Leadership shifts from west to east

Written by
Changeboard Team

Published
23 Aug 2010

23 Aug 2010 • by Changeboard Team

A shift in leadership from West to East

It didnt take a recession to highlight that there was a significant change in how leadership would emerge around the world and from where. The World Economic Forum earlier this year highlighted this change in bold neon, across many media releases and the message saturated the columns and commentary of national newspapers around the world.

This is no surprise, and the writing has been on the wall for years. You have the booming economies of India and China moving at a pace that is unmatched around the world. New industries are crying out for new talents in areas that were not foreseen when the current workforce was at school.

The Chinese economy is set to expand to a size greater than all EU countries combined and in India, there is significant investment in skill development and 50% of the population is emerging talent under the age of 25. At a time when growth in India is moving at an exponential rate, the UK is facing its harshest cuts and stagnated growth in decades.

Challenges for future leaders

This isnt a temporary thing, its a new age. Over the past two years I have explored this with 500 leaders in India from the private, public and not-for-profit sector. I have been asking them what theyre looking at, what works and what doesnt, and what the Challenges will be for future leaders.

For those who have earned their stripes, they point to difficulties in building effective collaboration across various sectors. They say they need better and more diverse global networks, and there is a concern for how engaged leaders are in their local communities, and how disengaged communities are in the countries future growth.

They also point to a style of leadership development in previous generations that was broader. And those leaders are broader in their aptitude to lead as a result. They are well-rounded. Emerging leaders have been educated and developed professionally with their greatest strength lying in their specialist knowledge. In functional structures and if you measure potential that way they are incredibly good at what they do. But without any development in broader leadership, that is all theyll ever be.

Extracted records -
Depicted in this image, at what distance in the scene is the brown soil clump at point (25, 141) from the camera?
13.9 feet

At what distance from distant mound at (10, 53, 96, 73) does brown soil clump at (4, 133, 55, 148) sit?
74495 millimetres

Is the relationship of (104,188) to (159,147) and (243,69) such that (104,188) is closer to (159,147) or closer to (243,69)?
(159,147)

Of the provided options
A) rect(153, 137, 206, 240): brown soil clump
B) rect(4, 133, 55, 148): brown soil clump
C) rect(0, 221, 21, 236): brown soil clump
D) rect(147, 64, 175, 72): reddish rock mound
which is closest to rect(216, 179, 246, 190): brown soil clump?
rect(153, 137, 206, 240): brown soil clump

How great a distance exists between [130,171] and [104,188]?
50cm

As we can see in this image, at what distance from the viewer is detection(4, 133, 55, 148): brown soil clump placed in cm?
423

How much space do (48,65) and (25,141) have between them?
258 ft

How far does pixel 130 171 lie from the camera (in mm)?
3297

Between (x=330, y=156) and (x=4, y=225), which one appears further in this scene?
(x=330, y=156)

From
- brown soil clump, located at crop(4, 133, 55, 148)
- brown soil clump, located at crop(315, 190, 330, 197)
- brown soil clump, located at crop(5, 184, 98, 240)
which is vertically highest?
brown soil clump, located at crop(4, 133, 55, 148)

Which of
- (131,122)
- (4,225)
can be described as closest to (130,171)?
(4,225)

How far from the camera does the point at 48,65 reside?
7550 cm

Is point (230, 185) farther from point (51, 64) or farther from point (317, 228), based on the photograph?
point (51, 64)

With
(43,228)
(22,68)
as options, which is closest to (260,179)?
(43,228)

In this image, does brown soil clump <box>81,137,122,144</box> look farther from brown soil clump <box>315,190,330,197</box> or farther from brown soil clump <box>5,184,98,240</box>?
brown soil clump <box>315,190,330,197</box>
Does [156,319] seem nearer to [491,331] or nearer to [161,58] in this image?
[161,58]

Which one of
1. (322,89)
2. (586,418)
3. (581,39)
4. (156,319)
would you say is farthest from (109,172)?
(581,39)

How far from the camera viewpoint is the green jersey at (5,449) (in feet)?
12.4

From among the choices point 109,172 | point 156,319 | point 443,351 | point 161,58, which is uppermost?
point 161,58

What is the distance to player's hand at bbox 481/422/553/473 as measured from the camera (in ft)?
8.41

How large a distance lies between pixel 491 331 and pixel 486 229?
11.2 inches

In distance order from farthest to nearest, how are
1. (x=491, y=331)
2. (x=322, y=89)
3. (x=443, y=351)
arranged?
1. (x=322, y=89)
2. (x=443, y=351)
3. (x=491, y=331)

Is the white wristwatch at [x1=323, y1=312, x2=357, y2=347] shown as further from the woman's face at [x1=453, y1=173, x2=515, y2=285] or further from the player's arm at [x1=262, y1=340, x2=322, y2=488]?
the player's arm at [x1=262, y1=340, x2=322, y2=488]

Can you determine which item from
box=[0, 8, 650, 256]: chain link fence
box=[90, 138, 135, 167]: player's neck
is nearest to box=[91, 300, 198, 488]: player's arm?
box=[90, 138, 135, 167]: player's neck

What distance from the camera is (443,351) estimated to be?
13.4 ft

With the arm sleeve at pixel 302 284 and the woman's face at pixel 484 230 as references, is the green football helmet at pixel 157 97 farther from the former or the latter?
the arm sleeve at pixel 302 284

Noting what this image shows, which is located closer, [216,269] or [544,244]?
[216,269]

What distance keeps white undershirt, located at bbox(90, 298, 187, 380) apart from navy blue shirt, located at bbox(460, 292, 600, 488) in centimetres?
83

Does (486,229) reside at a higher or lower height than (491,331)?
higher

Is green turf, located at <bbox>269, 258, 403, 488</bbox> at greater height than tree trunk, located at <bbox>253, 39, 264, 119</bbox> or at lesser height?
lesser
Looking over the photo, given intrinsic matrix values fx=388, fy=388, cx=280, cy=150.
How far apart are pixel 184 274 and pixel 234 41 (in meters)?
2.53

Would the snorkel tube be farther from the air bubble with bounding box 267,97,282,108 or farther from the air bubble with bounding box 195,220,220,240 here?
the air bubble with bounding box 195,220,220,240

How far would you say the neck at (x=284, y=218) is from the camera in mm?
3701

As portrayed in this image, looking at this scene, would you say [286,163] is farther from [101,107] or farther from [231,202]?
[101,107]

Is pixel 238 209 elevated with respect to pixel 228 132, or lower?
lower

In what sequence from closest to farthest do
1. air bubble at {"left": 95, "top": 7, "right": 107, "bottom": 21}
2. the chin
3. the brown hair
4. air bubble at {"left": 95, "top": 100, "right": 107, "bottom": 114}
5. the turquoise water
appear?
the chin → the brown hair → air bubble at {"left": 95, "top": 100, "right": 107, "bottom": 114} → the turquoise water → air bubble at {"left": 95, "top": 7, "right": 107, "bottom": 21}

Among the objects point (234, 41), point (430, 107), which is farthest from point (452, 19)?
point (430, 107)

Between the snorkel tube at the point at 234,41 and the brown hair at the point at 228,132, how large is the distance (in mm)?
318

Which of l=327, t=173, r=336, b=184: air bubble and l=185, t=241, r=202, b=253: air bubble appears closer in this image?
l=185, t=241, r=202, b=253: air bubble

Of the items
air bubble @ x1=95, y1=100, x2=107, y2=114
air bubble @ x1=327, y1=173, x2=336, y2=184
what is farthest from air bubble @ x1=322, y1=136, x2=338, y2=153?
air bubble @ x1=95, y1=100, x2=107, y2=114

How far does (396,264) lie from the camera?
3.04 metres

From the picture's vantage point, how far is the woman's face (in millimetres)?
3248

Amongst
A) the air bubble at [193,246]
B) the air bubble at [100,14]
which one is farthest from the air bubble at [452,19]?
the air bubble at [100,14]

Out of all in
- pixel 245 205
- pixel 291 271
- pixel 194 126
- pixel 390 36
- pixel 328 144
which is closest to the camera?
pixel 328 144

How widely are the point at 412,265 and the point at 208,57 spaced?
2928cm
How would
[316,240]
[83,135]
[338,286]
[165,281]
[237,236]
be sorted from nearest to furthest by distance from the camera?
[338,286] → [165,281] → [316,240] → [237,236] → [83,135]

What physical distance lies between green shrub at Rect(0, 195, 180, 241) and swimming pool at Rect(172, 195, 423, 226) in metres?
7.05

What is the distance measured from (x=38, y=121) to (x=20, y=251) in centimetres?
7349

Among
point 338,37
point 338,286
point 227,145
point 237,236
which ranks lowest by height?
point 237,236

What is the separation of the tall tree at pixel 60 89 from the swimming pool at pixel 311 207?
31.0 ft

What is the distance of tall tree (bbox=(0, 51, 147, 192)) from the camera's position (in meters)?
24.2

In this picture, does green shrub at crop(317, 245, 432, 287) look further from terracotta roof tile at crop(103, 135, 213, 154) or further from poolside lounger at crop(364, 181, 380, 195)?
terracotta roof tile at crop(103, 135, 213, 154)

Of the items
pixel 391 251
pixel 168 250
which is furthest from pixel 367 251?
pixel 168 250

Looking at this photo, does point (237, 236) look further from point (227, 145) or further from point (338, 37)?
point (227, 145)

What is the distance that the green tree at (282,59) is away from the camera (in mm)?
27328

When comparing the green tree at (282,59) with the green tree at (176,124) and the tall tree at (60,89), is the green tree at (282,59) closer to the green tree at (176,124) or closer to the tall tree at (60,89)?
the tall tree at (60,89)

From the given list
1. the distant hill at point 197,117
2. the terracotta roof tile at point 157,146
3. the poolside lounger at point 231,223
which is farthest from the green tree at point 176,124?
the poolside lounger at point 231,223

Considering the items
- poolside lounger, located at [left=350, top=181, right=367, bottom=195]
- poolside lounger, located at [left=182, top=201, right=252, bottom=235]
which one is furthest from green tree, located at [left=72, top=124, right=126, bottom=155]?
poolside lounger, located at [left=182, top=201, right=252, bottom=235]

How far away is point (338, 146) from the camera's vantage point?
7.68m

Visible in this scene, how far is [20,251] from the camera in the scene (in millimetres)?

What you will do -
**1)** Answer these questions using the article on the shift in leadership from West to East, one answer per line:
(a) What share of India's population is emerging talent under the age of 25?
(b) With how many leaders in India has the writer explored this over the past two years?
(c) Where does the greatest strength of emerging leaders lie?
**2)** Extend the article on the shift in leadership from West to East, picking up right after its final sentence.

Written answers -
**1)**
(a) 50%
(b) 500
(c) In their specialist knowledge

**2)**
Emerging talent & growing pains

Business in the Community has looked closely at emerging talent and skills and highlights that the United Kingdom spends less on management training than any other EU country. In fact, their positioning statements on talent and skills point out that one-third of UK businesses dont invest in training at all. Yet, prior to the recession there was a scramble for talent. Individuals with a shred of potential were snapped up and remunerated handsomely in the process.
 
What are these bright young talents doing now? Well, I cant account for all them, but I can share what 70 of emerging leaders in the UK, and 70 of their counterparts in India, have discussed over the course of four months.
 
Irrespective of their specialisms, this future generation of leaders do feel that the mantle has passed to them. They know they will need a more global and far more responsible leadership perspective than their predecessors. They feel the time for change is now. However, for both the West and the East, there are going to be some growing pains that go along with this change.

What is fascinating is that emerging talents in the UK and India are a world apart in some respect, and share so much in common in others.

Risk taking in India vs UK

Over the past four months, 70 young go-getters on the rise in India have been exploring the contrasts and common ground they share with the same number of emerging leaders in the UK as part of our International Navigator course.
 
For a start, emerging leaders in India are not afraid of risk they embrace it. They view risk as their lifeblood and a necessary dynamic to get things done and achieve Results.
 
By contrast, emerging leaders in the UK say that they seek insulation from risk. They prefer to avoid it, particularly during a time of recession, and while they understand it will be necessary to take risks in order to drive innovation, they feel those risks should be calculated.
 
The same group exchanged views on approaches to innovation and enterprise in their respective countries. Many young leaders in India expressed excitement and a sense of ownership to make things happen, although, they rarely felt the upper ranks of larger and more traditional organisations were accessible to them. In the UK, emerging leaders say they feel paralysed and are waiting for things to happen but they are disenchanted with the established leaders of today.

Theres a place for passion

Passion is messy, particularly when youre climbing out of economic decline. There was a overwhelming sense of passion being inappropriate in some scenarios in the United Kingdom and a need for more of a consensual and collaborative leadership approach.
 
In India, emerging leaders openly spoke about their role in nationbuilding: the term alone shocking their UK peers, who found it refreshing to see the courage and passion with which their counterparts spoke of their role as leaders on an individual, economic and social basis.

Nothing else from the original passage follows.